A free acid diffusion mechanism is naturally relevant when there is a pH gradient across the cell plasma lemma, as in the case of solid tumors and this could explain the specificity of the action of 3-bromopyruvate against tumor cells. That some studies found monocarboxylate transporters expression a prerequisite for the detection of 3-bromopyruvate transport inside the cells may be because the experimental conditions did not contemplate a pH gradient across the cell plasmalemma.

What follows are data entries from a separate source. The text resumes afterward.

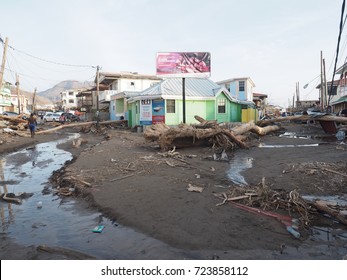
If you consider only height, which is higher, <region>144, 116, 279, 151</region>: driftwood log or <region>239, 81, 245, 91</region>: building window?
<region>239, 81, 245, 91</region>: building window

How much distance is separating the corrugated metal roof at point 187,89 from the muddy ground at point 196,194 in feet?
48.5

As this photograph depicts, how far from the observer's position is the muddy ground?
14.2 ft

If the free diffusion mechanism is also operative, as believed, then transporter overexpression may not be a necessary condition for the drug to have its toxic effect in cancer. Whatever the mechanism involved in the drugs transportation, hyperacidification of the tumor cell microenvironment could enhance the accumulation of 3-bromopyruvate inside cancer cells. This hyperacidification could be achieved by administering glucose in excess, exploiting the high capacity for glycolysis and lactate production in cancer (Warburg). Because high-glucose-driven hyperacidification is tumor-specific, inducing hyperglycemia could enhance 3-bromopyruvate toxicity in tumors again with minimal effects in normal tissues.